The Brassfield limestone and the Plum Creek clay, Oldham limestone, Lulbegrud clay, and Waco limestone members of the Crab Orchard contain conodonts of zone I for which Icriodina is the most important guide. Zone II conodonts are found in a thin zone transitional between the Waco and the Estill clay member, and the lower part of the Estill contains new genus A and Bryantodus? sp., which are characteristic of European zone III. Zone III conodonts have been considered to be early Wenlock in age, but exact correspondence with the graptolite zones is uncertain.

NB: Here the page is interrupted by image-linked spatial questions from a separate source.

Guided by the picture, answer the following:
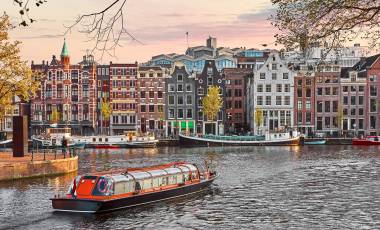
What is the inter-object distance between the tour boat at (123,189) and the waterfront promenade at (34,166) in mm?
12736

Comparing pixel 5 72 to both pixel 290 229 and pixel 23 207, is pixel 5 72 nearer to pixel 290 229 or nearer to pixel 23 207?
pixel 23 207

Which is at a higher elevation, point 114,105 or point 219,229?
point 114,105

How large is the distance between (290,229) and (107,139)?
3207 inches

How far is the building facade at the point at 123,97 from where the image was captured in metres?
129

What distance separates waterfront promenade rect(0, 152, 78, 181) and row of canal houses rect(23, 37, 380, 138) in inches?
2698

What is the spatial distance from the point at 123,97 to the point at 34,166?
79.0 meters

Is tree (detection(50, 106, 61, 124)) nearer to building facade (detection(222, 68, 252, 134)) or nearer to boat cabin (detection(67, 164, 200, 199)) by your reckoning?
building facade (detection(222, 68, 252, 134))

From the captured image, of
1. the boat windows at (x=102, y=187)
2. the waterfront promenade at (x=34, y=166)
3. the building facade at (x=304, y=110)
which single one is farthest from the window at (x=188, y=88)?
the boat windows at (x=102, y=187)

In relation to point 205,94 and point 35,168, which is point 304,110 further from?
point 35,168

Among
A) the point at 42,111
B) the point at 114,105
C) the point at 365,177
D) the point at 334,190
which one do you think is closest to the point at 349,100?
the point at 114,105

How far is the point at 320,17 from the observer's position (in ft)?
55.6

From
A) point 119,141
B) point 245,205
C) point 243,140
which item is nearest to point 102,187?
point 245,205

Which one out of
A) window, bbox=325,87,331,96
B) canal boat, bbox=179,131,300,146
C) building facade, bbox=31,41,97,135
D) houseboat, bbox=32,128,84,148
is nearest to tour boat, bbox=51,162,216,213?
houseboat, bbox=32,128,84,148

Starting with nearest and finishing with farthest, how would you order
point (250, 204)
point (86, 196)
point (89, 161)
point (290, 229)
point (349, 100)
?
point (290, 229), point (86, 196), point (250, 204), point (89, 161), point (349, 100)
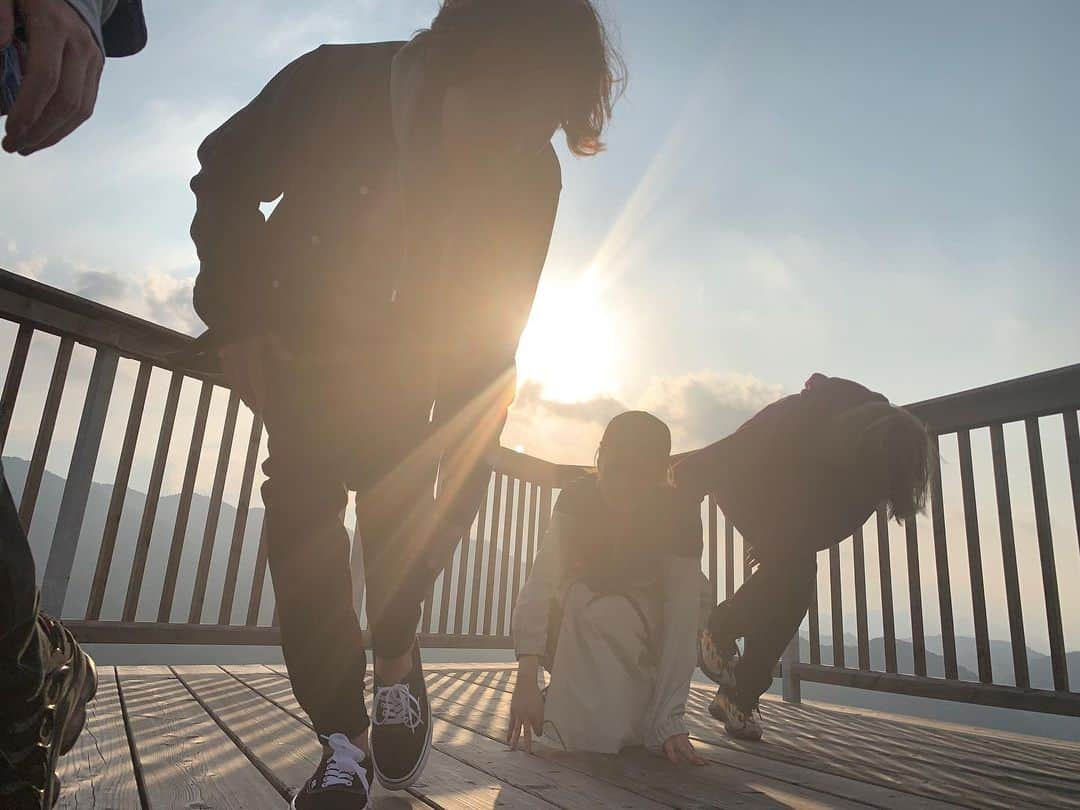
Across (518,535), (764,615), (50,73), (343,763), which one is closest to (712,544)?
(518,535)

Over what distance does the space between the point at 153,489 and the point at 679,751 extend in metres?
2.40

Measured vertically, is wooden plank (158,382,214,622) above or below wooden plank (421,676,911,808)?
above

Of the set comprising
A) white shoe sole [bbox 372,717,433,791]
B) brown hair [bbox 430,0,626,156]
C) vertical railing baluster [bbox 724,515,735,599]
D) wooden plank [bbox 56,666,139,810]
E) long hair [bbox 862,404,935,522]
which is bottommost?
wooden plank [bbox 56,666,139,810]

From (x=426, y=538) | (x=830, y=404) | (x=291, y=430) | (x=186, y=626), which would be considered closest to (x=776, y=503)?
(x=830, y=404)

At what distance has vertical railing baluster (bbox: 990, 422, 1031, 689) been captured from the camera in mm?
2531

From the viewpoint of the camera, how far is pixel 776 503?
2.64m

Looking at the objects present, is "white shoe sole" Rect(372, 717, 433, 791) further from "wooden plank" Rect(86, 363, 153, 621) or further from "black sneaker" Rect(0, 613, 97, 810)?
"wooden plank" Rect(86, 363, 153, 621)

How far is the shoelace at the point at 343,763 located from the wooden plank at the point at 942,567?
8.11 feet

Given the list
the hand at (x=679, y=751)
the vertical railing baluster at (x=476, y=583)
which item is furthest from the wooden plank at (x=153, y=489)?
the hand at (x=679, y=751)

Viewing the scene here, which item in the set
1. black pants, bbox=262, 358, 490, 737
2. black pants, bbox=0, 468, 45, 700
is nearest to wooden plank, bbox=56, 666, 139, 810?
black pants, bbox=262, 358, 490, 737

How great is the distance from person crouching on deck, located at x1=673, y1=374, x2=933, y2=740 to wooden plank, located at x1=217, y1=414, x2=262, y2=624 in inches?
78.5

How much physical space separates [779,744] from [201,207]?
7.11 ft

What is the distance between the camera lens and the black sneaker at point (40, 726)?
72cm

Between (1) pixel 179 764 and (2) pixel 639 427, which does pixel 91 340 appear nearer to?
(1) pixel 179 764
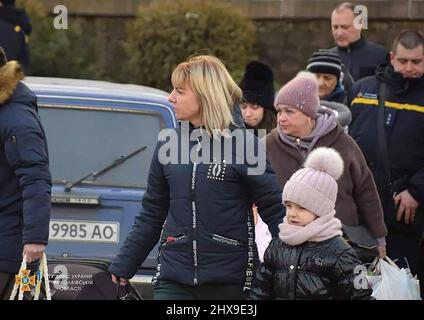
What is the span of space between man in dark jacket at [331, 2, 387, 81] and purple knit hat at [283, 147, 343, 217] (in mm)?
4217

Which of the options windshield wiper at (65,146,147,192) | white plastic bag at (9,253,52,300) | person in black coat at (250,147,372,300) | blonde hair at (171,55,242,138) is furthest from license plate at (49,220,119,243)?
person in black coat at (250,147,372,300)

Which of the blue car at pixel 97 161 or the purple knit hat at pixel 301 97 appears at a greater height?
the purple knit hat at pixel 301 97

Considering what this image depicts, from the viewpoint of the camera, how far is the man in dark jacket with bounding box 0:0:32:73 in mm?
10898

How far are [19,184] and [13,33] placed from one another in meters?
4.71

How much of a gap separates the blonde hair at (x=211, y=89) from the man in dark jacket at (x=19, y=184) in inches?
30.9

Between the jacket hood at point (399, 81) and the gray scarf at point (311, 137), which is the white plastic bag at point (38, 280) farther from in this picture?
the jacket hood at point (399, 81)

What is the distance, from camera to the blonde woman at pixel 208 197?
617 cm

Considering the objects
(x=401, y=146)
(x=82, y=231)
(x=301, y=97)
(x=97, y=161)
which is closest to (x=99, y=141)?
(x=97, y=161)

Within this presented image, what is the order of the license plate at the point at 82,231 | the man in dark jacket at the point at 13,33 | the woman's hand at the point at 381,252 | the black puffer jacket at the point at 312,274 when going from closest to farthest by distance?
the black puffer jacket at the point at 312,274 < the woman's hand at the point at 381,252 < the license plate at the point at 82,231 < the man in dark jacket at the point at 13,33

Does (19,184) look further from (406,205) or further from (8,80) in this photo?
(406,205)

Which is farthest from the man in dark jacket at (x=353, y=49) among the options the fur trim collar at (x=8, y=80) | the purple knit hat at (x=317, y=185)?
the fur trim collar at (x=8, y=80)

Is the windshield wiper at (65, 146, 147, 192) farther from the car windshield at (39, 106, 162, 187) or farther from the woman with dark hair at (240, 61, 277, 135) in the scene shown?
the woman with dark hair at (240, 61, 277, 135)

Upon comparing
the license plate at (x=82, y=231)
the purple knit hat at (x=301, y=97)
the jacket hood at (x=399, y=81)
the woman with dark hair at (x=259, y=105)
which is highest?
the purple knit hat at (x=301, y=97)

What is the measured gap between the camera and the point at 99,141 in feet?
28.7
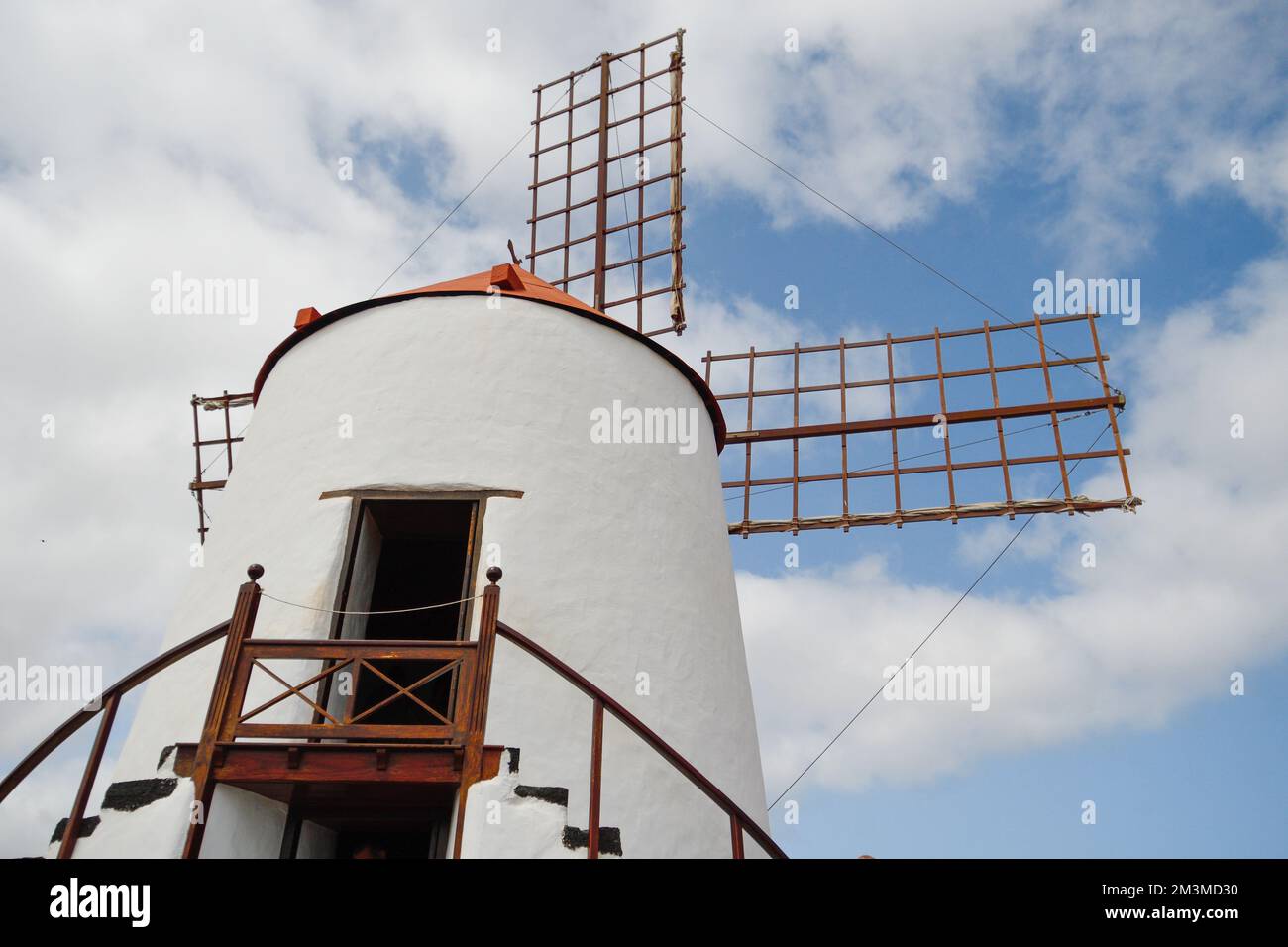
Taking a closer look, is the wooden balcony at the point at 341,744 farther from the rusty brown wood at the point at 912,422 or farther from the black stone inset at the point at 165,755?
the rusty brown wood at the point at 912,422

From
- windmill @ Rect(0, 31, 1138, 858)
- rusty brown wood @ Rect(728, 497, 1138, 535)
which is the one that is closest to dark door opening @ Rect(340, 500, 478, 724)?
windmill @ Rect(0, 31, 1138, 858)

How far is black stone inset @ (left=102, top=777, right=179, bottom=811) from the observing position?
16.6ft

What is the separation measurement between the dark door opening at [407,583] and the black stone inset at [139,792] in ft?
4.72

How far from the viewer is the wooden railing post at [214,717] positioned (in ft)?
16.5

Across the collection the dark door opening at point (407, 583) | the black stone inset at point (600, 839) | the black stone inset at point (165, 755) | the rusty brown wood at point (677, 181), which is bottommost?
the black stone inset at point (600, 839)

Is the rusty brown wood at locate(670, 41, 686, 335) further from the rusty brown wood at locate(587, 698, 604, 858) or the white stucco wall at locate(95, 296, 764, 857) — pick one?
the rusty brown wood at locate(587, 698, 604, 858)

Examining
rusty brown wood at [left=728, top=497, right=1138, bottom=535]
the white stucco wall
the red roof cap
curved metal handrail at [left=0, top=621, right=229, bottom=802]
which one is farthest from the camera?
rusty brown wood at [left=728, top=497, right=1138, bottom=535]

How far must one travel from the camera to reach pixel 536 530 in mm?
6941

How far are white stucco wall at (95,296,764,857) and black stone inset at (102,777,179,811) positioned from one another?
25.4 inches

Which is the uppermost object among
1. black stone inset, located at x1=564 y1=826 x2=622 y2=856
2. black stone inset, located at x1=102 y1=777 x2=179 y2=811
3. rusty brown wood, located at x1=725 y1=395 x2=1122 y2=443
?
rusty brown wood, located at x1=725 y1=395 x2=1122 y2=443

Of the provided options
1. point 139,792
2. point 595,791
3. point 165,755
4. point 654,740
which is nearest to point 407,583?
point 165,755

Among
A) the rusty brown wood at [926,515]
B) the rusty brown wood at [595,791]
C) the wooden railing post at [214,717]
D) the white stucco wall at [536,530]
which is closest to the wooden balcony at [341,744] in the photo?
the wooden railing post at [214,717]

Northward in Ohio and west of the Cincinnati arch in Indiana and Kentucky, the Brassfield also contains a zone I fauna. As the Crab Orchard formation is traced

End_Page 543------------------------------

northward, the part below the position of zone II conodonts becomes progressively thinner, and only a thin wedge of the lower part extends into southernmost Ohio. Here this lower unit is overlain by the Dayton limestone, which underlies a shale sequence called the Alger formation in Ohio. The Alger is a northern extension of the Estill clay.

Zone I is represented in the Kankakee limestone of northern Illinois, and zone III conodonts have been obtained from the Joliet limestone of northern Illinois and the basal few inches of the Osgood formation of southern Indiana. Insufficient work in other areas of the United States precludes precise correlation. The close resemblance of the European and central Kentucky conodont faunas, together with the other known occurrences, shows the potential value of these fossils for stratigraphic work in this part of the column.